When people who profess to be believers turn from God in Christ, the true source of happiness, so that they might pursue personal pleasures and comforts outside of Him, they repeat the sin of the garden, and come perilously close to what the writer of Hebrews describes as trampling underfoot the Son of God and profaning the blood of the covenant by which He was sanctified, outraging the Spirit of grace (Heb 10:26-31). They sell their birthright for a bowl of stew (Gen 25:29-34; Heb 12:14-17). The horrible irony is that their “happiness” can only lead to misery.

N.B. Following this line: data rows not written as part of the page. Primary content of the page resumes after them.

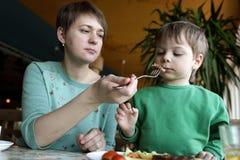 Madre che alimenta il suo figlio Fotografia Stock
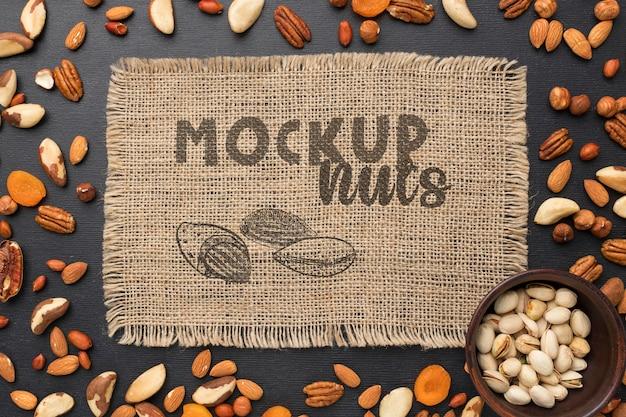 Bovenaanzicht van heerlijke noten mock-up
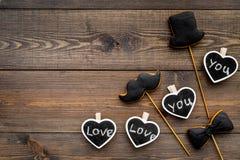 Concept d'anniversaire du ` s d'hommes Biscuits dans la forme de la moustache, chapeau, noeud papillon Les coeurs avec le lettrag Image stock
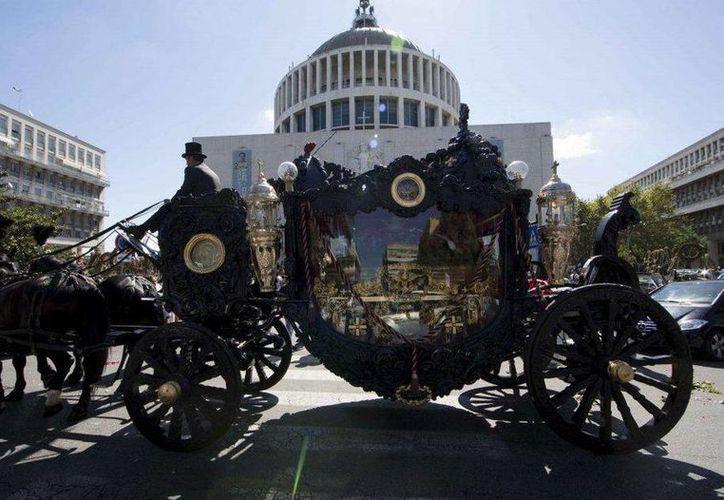 El cuerpo de Vittorio Casamonica fue llevado a la parroquia de San Juan Bosco en un gran coche jalado por caballos. (Lapresse)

What a sad poverty to cast aside this great gospel in favor of the isolation from which the Son died and was raised to rescue us. How blind to prefer that slavery simply because our flesh and the world and the devil have convinced us that because it seems easier it must be better. When we see people falling for that lie, when we feel ourselves being tugged by it, we should view it in the context of a serpent lying to a woman in a garden, convincing her that what God has said is good is bad and what is bad is good. We should understand that the result is not happiness but misery, not life but death.
And consider that the thorns in the flesh represented by our battles with sin and our difficult circumstances are the very vehicles through which we may experience true joy in the strength of Christ at work in us. Those who walk away from the difficult in favor of worldly happiness forfeit the surpassing joy of saying with Paul, “I will boast all the more gladly of my weaknesses, so that the power of Christ may rest upon me. For the sake of Christ, then, I am content with weaknesses, insults, harships, persecutions, and calamities. For when I am weak, then I am strong” (2 Cor 12:9-10). The truth is that the strength of Christ is absent from those who follow after the happiness of the world. They will never know the joy of weakness strengthened by Christ.
When we are looking for happiness in things outside of God, we are in danger of falling for a lie. Let’s pay much closer attention to the influences in our lives. We must guard our hearts and minds by filling them with the truth of the Scriptures, investing ourselves in meaningful conversations with other believers for the purpose of stirring one another up to love and good works, and praying that the Spirit would assist us in watching for the dangers posed by our flesh, the world, and the evil one.